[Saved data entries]
● ● ● ● ● ● ●

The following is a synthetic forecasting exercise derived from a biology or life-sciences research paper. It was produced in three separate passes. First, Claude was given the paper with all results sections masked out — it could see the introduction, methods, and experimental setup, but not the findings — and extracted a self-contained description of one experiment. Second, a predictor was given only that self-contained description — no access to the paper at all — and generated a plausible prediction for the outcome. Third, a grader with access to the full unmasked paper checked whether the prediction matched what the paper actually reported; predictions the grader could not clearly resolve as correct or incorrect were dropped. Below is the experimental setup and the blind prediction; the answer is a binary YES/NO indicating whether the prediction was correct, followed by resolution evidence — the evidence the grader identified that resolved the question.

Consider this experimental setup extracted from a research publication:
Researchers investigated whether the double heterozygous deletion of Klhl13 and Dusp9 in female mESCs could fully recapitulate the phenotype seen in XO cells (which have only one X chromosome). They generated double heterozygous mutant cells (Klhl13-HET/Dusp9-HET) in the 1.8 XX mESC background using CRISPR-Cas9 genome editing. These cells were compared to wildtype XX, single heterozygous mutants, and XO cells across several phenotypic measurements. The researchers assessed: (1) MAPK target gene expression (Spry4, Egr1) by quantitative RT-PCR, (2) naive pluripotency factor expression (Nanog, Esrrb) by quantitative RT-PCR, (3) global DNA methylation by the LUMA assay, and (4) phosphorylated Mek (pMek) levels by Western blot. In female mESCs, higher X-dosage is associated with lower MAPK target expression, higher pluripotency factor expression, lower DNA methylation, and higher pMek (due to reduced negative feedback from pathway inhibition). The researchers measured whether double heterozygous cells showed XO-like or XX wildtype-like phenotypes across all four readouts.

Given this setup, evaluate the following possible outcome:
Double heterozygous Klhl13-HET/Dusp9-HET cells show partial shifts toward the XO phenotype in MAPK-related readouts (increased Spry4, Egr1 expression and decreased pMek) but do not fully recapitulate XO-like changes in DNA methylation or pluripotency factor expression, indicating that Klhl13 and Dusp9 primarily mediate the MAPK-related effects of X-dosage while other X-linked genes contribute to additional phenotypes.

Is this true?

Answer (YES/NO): NO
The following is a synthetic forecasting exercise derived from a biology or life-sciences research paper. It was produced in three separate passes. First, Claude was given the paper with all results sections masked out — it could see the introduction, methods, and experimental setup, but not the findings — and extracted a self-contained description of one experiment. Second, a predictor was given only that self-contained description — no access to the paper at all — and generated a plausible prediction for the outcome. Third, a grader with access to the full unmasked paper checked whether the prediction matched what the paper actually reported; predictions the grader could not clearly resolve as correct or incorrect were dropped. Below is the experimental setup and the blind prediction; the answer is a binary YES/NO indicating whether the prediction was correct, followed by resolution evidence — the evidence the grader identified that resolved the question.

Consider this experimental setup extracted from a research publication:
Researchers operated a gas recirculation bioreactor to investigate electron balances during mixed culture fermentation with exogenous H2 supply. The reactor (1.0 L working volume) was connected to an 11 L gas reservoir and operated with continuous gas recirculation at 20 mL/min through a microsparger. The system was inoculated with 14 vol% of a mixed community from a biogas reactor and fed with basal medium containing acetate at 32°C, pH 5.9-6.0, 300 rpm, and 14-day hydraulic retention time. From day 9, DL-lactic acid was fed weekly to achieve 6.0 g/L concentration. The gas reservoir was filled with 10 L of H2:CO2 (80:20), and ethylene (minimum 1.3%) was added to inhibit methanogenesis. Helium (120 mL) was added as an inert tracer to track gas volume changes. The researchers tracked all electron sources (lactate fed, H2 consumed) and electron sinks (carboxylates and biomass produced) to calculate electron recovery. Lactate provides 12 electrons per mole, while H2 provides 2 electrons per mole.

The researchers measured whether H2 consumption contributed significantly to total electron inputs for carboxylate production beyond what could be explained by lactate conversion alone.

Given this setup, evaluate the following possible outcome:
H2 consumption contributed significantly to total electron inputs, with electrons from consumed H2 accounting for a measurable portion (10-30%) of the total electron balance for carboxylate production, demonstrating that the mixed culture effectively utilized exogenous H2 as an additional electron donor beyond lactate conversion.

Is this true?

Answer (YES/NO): YES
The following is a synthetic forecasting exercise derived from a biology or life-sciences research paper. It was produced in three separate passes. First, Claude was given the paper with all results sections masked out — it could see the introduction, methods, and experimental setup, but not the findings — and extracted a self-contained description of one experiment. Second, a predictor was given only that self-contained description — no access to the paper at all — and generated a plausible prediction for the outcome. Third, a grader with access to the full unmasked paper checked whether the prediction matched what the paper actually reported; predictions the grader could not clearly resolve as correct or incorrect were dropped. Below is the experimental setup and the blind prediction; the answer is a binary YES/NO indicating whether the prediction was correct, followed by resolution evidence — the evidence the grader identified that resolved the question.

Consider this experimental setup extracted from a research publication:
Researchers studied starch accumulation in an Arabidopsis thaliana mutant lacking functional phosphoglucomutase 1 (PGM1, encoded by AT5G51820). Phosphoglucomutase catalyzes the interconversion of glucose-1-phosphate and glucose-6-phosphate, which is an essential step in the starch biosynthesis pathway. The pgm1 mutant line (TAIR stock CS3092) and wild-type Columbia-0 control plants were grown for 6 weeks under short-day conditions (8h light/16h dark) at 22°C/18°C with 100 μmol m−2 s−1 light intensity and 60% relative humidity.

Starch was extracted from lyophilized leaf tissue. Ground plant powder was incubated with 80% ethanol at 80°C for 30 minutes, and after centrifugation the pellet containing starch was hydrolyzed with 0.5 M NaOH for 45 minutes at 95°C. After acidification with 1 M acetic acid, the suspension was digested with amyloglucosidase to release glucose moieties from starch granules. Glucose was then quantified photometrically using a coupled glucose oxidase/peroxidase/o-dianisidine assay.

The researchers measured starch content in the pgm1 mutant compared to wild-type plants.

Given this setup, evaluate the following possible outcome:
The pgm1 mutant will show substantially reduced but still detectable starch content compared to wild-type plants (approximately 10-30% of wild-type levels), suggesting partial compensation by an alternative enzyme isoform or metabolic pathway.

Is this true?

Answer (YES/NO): NO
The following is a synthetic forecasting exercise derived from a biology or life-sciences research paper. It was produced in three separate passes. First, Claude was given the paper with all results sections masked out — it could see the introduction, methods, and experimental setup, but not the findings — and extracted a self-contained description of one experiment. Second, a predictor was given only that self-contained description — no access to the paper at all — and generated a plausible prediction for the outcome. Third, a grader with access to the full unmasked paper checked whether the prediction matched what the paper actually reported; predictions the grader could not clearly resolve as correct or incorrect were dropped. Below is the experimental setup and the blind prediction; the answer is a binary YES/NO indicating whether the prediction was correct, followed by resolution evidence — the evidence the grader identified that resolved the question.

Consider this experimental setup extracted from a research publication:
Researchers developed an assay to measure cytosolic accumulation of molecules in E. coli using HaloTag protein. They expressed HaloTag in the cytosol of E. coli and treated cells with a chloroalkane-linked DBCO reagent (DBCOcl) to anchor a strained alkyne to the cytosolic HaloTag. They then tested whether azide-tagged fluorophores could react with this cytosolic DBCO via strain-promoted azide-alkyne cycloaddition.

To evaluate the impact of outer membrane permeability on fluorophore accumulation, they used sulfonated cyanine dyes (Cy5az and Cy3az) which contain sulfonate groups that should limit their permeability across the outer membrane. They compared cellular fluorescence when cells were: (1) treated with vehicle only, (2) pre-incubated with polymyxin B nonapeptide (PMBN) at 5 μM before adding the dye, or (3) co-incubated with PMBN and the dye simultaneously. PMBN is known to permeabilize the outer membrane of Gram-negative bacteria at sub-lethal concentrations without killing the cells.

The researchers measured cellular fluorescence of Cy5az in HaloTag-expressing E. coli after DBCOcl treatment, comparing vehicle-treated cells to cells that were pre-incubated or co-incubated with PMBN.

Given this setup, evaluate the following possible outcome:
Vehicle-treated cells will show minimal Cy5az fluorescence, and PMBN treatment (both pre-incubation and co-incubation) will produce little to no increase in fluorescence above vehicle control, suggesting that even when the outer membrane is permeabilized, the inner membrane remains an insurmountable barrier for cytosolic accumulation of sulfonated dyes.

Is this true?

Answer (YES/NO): NO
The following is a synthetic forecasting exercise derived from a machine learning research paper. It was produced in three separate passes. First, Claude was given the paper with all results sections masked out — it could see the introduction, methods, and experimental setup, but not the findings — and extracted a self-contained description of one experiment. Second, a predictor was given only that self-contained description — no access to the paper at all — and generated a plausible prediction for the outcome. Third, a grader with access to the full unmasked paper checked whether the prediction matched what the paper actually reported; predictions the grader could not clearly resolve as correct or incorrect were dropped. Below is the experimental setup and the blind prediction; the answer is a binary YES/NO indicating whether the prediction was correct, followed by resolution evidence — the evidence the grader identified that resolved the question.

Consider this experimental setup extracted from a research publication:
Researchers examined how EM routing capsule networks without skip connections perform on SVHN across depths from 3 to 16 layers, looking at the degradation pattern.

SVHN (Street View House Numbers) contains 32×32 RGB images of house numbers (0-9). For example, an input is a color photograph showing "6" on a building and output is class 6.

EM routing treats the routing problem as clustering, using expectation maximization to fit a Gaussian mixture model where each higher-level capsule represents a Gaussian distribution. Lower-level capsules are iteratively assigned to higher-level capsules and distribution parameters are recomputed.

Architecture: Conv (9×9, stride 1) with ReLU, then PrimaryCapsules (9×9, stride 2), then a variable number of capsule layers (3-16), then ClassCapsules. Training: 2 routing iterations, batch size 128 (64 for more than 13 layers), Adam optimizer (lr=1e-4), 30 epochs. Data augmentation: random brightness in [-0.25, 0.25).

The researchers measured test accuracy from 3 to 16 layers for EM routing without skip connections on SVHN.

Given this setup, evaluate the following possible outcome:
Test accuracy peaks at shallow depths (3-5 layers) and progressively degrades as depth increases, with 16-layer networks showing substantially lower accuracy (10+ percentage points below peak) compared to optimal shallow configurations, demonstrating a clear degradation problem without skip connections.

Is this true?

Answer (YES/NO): YES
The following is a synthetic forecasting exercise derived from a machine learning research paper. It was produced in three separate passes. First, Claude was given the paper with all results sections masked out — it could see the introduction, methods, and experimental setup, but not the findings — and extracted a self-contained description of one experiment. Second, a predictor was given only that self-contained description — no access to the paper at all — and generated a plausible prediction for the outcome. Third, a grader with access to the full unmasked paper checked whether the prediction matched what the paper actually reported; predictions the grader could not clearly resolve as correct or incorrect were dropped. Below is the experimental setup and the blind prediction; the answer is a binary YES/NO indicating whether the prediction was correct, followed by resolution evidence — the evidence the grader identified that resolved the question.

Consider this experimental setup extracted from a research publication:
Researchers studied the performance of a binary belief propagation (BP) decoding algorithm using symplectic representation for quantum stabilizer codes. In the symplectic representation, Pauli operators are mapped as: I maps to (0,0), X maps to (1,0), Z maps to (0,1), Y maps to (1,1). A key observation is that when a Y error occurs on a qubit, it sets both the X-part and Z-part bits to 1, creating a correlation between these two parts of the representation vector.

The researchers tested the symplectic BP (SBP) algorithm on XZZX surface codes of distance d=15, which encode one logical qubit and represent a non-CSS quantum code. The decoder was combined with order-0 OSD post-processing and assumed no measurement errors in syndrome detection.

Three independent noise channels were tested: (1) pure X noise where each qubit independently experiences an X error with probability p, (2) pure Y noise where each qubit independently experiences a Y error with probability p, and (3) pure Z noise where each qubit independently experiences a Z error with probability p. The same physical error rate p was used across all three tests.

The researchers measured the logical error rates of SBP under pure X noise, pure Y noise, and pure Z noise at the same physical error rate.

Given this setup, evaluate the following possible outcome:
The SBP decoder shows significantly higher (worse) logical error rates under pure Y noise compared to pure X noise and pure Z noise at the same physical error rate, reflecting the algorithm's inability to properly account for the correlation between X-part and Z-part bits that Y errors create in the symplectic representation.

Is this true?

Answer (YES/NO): YES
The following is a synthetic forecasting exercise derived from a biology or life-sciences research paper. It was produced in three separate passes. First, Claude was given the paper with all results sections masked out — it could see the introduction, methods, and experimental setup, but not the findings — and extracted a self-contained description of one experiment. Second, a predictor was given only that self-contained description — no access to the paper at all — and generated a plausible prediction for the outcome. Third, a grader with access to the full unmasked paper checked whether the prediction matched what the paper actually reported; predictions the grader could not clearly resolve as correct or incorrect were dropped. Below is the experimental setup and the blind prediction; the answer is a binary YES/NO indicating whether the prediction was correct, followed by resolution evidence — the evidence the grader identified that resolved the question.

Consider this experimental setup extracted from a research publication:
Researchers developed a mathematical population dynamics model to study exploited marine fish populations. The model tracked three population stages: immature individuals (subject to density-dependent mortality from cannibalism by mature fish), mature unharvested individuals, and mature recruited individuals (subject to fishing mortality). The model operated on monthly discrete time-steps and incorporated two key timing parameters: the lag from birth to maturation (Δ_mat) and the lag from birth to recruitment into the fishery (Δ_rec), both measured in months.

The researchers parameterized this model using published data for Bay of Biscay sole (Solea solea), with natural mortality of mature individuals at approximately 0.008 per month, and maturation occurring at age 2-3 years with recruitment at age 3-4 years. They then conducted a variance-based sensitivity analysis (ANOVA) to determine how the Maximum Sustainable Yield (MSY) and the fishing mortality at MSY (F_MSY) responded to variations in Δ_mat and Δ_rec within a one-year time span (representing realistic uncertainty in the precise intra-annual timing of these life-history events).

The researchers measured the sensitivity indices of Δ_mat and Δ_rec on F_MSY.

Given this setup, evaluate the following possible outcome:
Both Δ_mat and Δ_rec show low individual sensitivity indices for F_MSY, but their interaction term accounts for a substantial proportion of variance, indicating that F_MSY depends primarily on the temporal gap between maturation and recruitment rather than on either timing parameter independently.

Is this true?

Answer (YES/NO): NO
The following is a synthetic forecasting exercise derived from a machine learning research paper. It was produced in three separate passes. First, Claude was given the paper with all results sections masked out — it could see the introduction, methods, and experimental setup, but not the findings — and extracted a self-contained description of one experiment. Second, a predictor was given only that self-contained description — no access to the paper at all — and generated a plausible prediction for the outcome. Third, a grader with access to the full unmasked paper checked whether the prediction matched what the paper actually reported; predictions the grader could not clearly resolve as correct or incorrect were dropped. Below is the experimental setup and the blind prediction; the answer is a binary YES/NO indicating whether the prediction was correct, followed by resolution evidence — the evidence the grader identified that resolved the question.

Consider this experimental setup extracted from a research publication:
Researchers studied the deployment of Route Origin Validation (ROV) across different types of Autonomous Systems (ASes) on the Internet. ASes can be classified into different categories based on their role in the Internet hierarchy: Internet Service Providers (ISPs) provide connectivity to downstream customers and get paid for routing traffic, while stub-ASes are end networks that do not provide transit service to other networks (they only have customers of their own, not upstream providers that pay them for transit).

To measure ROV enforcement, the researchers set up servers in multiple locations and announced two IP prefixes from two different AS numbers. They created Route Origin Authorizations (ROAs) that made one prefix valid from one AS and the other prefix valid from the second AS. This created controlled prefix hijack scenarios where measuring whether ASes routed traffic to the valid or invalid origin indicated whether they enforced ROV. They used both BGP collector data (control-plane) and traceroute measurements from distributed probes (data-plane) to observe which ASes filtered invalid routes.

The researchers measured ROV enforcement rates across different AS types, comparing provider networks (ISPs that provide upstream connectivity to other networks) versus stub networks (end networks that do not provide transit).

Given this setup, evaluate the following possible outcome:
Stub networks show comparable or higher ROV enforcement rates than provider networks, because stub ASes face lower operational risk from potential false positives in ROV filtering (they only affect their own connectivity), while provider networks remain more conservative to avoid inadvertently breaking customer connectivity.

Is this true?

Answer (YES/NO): NO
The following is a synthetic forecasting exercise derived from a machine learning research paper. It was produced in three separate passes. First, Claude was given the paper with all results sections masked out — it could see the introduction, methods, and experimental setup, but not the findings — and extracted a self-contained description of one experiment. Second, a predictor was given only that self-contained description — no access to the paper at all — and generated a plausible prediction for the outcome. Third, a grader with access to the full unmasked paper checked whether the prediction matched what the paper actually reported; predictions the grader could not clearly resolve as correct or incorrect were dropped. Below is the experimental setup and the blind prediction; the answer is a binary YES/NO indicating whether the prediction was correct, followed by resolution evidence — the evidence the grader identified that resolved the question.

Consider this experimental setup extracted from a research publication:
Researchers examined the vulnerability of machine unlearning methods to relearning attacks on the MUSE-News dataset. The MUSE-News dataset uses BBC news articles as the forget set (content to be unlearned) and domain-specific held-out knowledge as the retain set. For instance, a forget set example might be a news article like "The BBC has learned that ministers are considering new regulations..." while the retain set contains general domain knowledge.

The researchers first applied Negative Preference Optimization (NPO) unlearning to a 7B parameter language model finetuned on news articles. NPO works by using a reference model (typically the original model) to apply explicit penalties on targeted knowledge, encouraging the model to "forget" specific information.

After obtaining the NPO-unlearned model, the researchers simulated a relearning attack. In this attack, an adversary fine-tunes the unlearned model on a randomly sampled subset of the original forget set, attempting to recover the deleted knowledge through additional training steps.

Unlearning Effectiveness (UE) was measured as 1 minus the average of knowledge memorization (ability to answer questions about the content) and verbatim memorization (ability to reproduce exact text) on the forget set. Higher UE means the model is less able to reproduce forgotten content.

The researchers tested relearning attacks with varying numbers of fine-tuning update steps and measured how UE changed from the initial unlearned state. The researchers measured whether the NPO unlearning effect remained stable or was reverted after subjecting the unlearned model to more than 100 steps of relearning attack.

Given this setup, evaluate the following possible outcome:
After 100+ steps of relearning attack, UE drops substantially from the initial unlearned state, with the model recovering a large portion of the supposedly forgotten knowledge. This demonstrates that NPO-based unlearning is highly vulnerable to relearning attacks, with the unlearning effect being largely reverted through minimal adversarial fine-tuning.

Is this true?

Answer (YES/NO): YES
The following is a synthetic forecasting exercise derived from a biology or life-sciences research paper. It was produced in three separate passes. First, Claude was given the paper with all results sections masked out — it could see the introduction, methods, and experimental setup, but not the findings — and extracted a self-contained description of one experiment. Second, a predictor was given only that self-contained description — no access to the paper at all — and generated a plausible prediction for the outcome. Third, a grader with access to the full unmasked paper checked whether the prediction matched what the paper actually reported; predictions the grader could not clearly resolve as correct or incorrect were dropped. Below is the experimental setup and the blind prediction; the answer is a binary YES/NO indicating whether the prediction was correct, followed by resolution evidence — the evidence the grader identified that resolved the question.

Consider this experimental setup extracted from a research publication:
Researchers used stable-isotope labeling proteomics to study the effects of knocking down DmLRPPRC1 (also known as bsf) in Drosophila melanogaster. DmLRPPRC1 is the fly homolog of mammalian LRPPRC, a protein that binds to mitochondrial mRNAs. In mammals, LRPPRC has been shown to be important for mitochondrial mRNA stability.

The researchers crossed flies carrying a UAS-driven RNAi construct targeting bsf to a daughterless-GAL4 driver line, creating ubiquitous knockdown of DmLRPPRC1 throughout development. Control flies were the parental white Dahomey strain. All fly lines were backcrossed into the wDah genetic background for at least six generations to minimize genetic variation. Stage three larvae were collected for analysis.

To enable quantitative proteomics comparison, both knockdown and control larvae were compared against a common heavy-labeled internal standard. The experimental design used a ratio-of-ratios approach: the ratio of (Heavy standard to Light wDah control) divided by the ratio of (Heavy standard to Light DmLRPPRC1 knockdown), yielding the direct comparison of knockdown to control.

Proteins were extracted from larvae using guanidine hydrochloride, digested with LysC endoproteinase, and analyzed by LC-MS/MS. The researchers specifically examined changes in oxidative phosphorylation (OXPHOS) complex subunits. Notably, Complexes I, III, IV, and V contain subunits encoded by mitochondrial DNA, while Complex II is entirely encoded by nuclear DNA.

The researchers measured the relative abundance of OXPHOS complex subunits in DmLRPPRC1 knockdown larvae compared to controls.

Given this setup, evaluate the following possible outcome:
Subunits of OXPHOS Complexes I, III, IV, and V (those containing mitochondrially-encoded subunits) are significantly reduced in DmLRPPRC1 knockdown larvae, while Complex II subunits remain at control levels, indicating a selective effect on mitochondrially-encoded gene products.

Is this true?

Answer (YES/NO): NO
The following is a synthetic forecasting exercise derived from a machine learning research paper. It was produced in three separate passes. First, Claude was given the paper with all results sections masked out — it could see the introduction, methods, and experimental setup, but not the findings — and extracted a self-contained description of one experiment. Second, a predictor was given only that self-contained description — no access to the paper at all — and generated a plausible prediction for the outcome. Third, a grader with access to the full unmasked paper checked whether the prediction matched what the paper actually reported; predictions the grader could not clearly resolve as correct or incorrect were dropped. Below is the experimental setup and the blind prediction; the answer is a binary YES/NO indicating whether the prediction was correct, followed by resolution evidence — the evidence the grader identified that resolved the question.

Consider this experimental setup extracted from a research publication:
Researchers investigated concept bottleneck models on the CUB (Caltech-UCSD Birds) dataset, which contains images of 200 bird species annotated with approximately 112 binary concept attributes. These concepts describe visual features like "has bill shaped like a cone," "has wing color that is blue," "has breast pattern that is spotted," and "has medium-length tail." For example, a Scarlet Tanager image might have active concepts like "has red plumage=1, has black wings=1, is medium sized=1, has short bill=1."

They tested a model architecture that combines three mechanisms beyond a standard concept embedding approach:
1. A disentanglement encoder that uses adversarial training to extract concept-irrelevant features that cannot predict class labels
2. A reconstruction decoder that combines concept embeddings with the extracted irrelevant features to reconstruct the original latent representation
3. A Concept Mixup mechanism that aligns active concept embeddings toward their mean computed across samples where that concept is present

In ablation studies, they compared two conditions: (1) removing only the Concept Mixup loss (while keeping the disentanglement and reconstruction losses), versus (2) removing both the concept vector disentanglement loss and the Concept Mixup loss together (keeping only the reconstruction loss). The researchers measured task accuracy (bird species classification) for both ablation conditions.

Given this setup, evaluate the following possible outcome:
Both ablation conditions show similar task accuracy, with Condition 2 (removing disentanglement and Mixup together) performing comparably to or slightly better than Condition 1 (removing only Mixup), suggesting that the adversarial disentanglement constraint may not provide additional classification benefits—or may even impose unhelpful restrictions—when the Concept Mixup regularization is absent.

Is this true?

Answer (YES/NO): NO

● ● ● ● ● ● ●

Transcribe exactly the lines from the one containing "2. A reconstruction" through the end of the records, both included, and nothing else.

2. A reconstruction decoder that combines concept embeddings with the extracted irrelevant features to reconstruct the original latent representation
3. A Concept Mixup mechanism that aligns active concept embeddings toward their mean computed across samples where that concept is present

In ablation studies, they compared two conditions: (1) removing only the Concept Mixup loss (while keeping the disentanglement and reconstruction losses), versus (2) removing both the concept vector disentanglement loss and the Concept Mixup loss together (keeping only the reconstruction loss). The researchers measured task accuracy (bird species classification) for both ablation conditions.

Given this setup, evaluate the following possible outcome:
Both ablation conditions show similar task accuracy, with Condition 2 (removing disentanglement and Mixup together) performing comparably to or slightly better than Condition 1 (removing only Mixup), suggesting that the adversarial disentanglement constraint may not provide additional classification benefits—or may even impose unhelpful restrictions—when the Concept Mixup regularization is absent.

Is this true?

Answer (YES/NO): NO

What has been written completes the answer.